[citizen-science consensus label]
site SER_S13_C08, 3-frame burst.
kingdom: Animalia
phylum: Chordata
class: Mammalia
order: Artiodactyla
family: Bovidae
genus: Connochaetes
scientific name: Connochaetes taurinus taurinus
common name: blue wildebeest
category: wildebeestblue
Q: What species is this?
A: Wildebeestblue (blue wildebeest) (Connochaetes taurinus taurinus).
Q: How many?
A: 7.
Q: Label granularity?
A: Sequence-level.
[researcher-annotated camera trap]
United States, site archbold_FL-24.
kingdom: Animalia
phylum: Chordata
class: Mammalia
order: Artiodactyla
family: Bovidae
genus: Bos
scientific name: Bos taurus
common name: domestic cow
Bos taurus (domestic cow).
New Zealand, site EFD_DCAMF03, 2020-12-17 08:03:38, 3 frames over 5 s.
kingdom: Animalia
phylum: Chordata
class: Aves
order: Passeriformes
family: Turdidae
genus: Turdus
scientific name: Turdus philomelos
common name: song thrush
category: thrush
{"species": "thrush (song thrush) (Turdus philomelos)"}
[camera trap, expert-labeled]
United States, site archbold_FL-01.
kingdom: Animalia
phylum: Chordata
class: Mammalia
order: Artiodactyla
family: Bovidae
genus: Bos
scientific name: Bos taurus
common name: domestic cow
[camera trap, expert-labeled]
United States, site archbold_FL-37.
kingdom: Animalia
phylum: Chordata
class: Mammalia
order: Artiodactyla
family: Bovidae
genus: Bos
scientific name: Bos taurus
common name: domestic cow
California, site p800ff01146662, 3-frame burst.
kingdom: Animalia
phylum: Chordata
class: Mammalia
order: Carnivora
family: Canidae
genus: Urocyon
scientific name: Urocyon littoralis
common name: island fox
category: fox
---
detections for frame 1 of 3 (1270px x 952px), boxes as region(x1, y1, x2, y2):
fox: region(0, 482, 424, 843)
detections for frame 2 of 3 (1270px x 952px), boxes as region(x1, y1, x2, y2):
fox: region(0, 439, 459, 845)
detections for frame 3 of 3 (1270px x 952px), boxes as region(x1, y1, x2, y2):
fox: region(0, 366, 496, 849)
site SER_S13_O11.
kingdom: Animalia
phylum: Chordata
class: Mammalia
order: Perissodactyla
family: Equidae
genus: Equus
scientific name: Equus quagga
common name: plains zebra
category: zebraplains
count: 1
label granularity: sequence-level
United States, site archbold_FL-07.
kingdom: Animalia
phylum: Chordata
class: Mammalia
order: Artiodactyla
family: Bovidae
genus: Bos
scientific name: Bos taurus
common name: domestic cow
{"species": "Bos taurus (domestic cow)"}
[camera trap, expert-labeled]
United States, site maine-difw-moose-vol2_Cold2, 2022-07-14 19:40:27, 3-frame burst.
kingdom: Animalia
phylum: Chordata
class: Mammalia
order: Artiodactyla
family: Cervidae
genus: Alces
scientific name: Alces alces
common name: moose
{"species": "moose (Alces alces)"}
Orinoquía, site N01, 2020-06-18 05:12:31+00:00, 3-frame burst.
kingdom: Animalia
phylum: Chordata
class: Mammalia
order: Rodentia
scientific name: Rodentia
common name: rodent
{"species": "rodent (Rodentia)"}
• • • • • • •
EXERCISE REQUIREMENTS>
Please retype the entries above in full, exactly as they stand.

RESPONSE FOR THIS EXERCISE>
[citizen-science consensus label]
site SER_S13_C08, 3-frame burst.
kingdom: Animalia
phylum: Chordata
class: Mammalia
order: Artiodactyla
family: Bovidae
genus: Connochaetes
scientific name: Connochaetes taurinus taurinus
common name: blue wildebeest
category: wildebeestblue
Q: What species is this?
A: Wildebeestblue (blue wildebeest) (Connochaetes taurinus taurinus).
Q: How many?
A: 7.
Q: Label granularity?
A: Sequence-level.
[researcher-annotated camera trap]
United States, site archbold_FL-24.
kingdom: Animalia
phylum: Chordata
class: Mammalia
order: Artiodactyla
family: Bovidae
genus: Bos
scientific name: Bos taurus
common name: domestic cow
Bos taurus (domestic cow).
New Zealand, site EFD_DCAMF03, 2020-12-17 08:03:38, 3 frames over 5 s.
kingdom: Animalia
phylum: Chordata
class: Aves
order: Passeriformes
family: Turdidae
genus: Turdus
scientific name: Turdus philomelos
common name: song thrush
category: thrush
{"species": "thrush (song thrush) (Turdus philomelos)"}
[camera trap, expert-labeled]
United States, site archbold_FL-01.
kingdom: Animalia
phylum: Chordata
class: Mammalia
order: Artiodactyla
family: Bovidae
genus: Bos
scientific name: Bos taurus
common name: domestic cow
[camera trap, expert-labeled]
United States, site archbold_FL-37.
kingdom: Animalia
phylum: Chordata
class: Mammalia
order: Artiodactyla
family: Bovidae
genus: Bos
scientific name: Bos taurus
common name: domestic cow
California, site p800ff01146662, 3-frame burst.
kingdom: Animalia
phylum: Chordata
class: Mammalia
order: Carnivora
family: Canidae
genus: Urocyon
scientific name: Urocyon littoralis
common name: island fox
category: fox
---
detections for frame 1 of 3 (1270px x 952px), boxes as region(x1, y1, x2, y2):
fox: region(0, 482, 424, 843)
detections for frame 2 of 3 (1270px x 952px), boxes as region(x1, y1, x2, y2):
fox: region(0, 439, 459, 845)
detections for frame 3 of 3 (1270px x 952px), boxes as region(x1, y1, x2, y2):
fox: region(0, 366, 496, 849)
site SER_S13_O11.
kingdom: Animalia
phylum: Chordata
class: Mammalia
order: Perissodactyla
family: Equidae
genus: Equus
scientific name: Equus quagga
common name: plains zebra
category: zebraplains
count: 1
label granularity: sequence-level
United States, site archbold_FL-07.
kingdom: Animalia
phylum: Chordata
class: Mammalia
order: Artiodactyla
family: Bovidae
genus: Bos
scientific name: Bos taurus
common name: domestic cow
{"species": "Bos taurus (domestic cow)"}
[camera trap, expert-labeled]
United States, site maine-difw-moose-vol2_Cold2, 2022-07-14 19:40:27, 3-frame burst.
kingdom: Animalia
phylum: Chordata
class: Mammalia
order: Artiodactyla
family: Cervidae
genus: Alces
scientific name: Alces alces
common name: moose
{"species": "moose (Alces alces)"}
Orinoquía, site N01, 2020-06-18 05:12:31+00:00, 3-frame burst.
kingdom: Animalia
phylum: Chordata
class: Mammalia
order: Rodentia
scientific name: Rodentia
common name: rodent
{"species": "rodent (Rodentia)"}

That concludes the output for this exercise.